Array scan challenge

Richard Russell · Post by **Richard Russell** » Sun 01 Feb 2026, 18:23

Richard Russell wrote: ↑Sun 01 Feb 2026, 18:03 Brandy BASIC is also written in C and is much faster than mine, showing that there should be room for improvement.

I'm pretty sure that Acorn versions of BBC BASIC, and possibly Brandy too, optimise the 'whole array' operations (like SUM(), which both the top two highest-scoring submissions use) more aggressively than my versions do. One reason for this, I suspect, is that the 'original' BBC BASIC v5 had only two numeric data types - 32-bit integer and 40-bit float - which meant it was perfectly sensible to code the functions independently for each type.

But my 'modern' BASICs have more numeric types, including 8-bit unsigned integers, 64-bit signed integers, 64-bit and 80-bit floats. As a result I chose to implement SUM(), MOD() etc. more generically. They share the same code between the different data types and call the same general-purpose type-agnostic addition and multiplication routines at their heart.

But whilst this made them easier (and safer) to code they are significantly slower than would be the case if each data type had its own dedicated routines.

Richard Russell · Post by **Richard Russell** » Sun 01 Feb 2026, 18:46

Richard Russell wrote: ↑Sun 01 Feb 2026, 18:23 As a result I chose to implement SUM(), MOD() etc. more generically.

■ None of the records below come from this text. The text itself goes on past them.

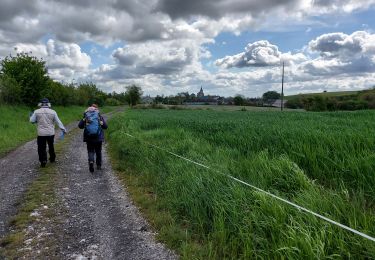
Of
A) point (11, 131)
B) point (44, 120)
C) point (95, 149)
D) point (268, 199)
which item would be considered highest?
point (44, 120)

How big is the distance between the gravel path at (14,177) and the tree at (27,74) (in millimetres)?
22766

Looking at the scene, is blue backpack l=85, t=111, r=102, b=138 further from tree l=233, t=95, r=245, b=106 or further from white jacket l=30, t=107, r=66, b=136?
tree l=233, t=95, r=245, b=106

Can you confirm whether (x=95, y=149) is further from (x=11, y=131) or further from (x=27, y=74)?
(x=27, y=74)

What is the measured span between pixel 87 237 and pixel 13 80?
3225cm

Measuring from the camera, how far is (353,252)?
12.0 ft

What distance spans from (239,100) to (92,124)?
370 feet

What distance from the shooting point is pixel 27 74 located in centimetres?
3609

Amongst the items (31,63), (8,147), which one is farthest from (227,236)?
(31,63)

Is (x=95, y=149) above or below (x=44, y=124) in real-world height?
below

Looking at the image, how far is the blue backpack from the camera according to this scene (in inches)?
431

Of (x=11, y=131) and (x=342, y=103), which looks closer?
(x=11, y=131)

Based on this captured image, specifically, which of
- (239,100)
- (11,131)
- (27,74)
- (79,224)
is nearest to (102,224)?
(79,224)

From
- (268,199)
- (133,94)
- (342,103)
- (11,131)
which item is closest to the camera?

Here's the C code for SUM():

Code: Select all

	v.i.t = 0 ;
	v.i.n = 0 ;
	type &= ~BIT6 ;
	while (count--)
	    {
		v = math (v, '+', loadn (ptr, type)) ; // n.b. type can be 40
		ptr += type & 15 ;
	    }

If this is running significantly more slowly than the assembly-language version, which could easily be checked in isolation, then either loadn() or math() - more probably the latter - is likely to be responsible. One change that could be tried is in-lining the addition routine by copying it from the math() function.

Richard Russell · Post by **Richard Russell** » Mon 02 Feb 2026, 01:04

Richard Russell wrote: ↑Sun 01 Feb 2026, 18:46 If this is running significantly more slowly than the assembly-language version, which could easily be checked in isolation...

Performing just such a test here, it seems that indeed the SUM() function is about twice as slow when running on the 32-bit coded-in-C interpreter and about three times as slow when running on the 64-bit coded-in-C interpreter.

Whilst compiler efficiency can probably be blamed for the performance of the 32-bit C version, I do not understand why the 64-bit C version (which after all uses exactly the same source code) is even slower. The ability to use 64-bit registers ought, I would have thought, to make it faster than the 32-bit version, not slower.

I know that there can be issues of cache efficiency because 64-bit x86 code is bigger than than the equivalent 32-bit code, potentially causing more cache misses, but that seems unlikely to be sufficient for a 50% slowdown.

Would any C experts out there care to speculate on what's going on?

Phil_Thatcham · Post by **Phil_Thatcham** » Mon 02 Feb 2026, 09:34

Thank you, Richard. I appreciate the thought you've put into this.

pt

Richard Russell · Post by **Richard Russell** » Mon 02 Feb 2026, 15:57

Richard Russell wrote: ↑Mon 02 Feb 2026, 01:04 Whilst compiler efficiency can probably be blamed for the performance of the 32-bit C version, I do not understand why the 64-bit C version (which after all uses exactly the same source code) is even slower.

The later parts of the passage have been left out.